* **Page excerpt**:

(begin)

A husband should never make you feel like an idiot, of all the people in world, he should be the one who makes you feel beautiful, smart and sexy! Whether you are all decked out and on your mental game, or if you're wearing that old holey night gown you bought 12 yrs ago and are mentally exhausted from the happenings of the day!

My definition of better-half: the person you married who always sees you as BETTER than you really are!


----------



## cb45 (Oct 2, 2009)

ok we only have yer side of story. lets say u r somewhere btwn being totally in the right (not likely) and more than 50% right compared to yer H (likely).
where does this get ya? i mean, how do u know he doesnt have more than just sex resentments against ya and negatively
acts out his frustrations w/ u?(not justified i know but.....)

i hope he can both listen and articulate his own list of resentments against u. many a man cannot, for various reasons.

i also think u r building up to some kinda action in the (near?) 
future re: ditching him now that teaching employment & increased socialization is on the horizon for u. is or isnt this so?

well.....enough of my 2 cents, b4 it becomes a nickel or a dimes
worth./

buena vista........baby.


----------



## need2know (Jul 13, 2010)

(end)

* **Recorded data**:
(begin)

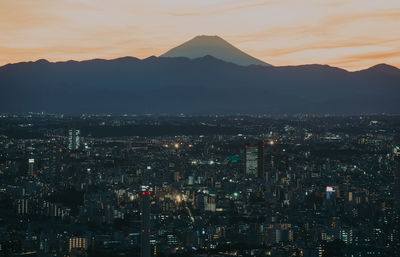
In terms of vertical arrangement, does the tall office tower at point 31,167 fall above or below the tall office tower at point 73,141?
below

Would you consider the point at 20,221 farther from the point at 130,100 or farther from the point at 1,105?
the point at 130,100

(end)

* **Brief**: Take the forum thread about the husband and marriage further, starting after its final line.

* **Answer to the task**:
BorrowedHalo said:


> I want to stay for two reasons. First, I am not convinced that all is lost and hopeless. Second, money. I fully believe that my husband would fight me tooth and nail about child-support/alimony. I am not employed full-time right now. I just finished my degree. I have never even HAD a full time job. I hate to admit it and I have beat myself up about this over and over, but we're doing ok right now. He says we're not, but we are. I am comfortable right now. It would be more selfish for me to leave and expect my kids to live in a smaller home/apartment and to have very little money. And, my husband would be a jerk about everything from custody/visitation to alimony/child support. AND I have a fear that he would try (and maybe be charming enough to succeed) to take the kids and leave me with practically nothing.
> 
> I'm not staying "for the kids' sake" the way people did back in the old days. I'm doing it because I know what kind of trauma it would be for all of us. Once the kids are on their own, IF we haven't fixed the problems--or before that IF they get worse...I'll leave.


The ONLY way this situation is salvageable is if you get some kind of outside counseling. Not off the internet. Real counseling. Starting tomorrow. Unless you do that, leave. And your kids are not better off having a lower degree of loving home life and a higher degree of STUFF. And no, you loving them and hating him does not cut it. Do not fool yourself and think you are fooling them. The house and the kind of clothes they are wearing is not going to give them their self-esteem or their relationship skills. 

Listen, I am in the middle of the biggest financial crunch we have ever experienced. Right now my daughter is at a friend's house completely outfitted from head to toe in Abercrombie, Hollister and American Eagle, I manage to have 'Family Game Night' at my house every Sunday night for our extended family and it always amounts to a minimum of fifteen people and my DH and I now have a camping trip planned for the end of the month.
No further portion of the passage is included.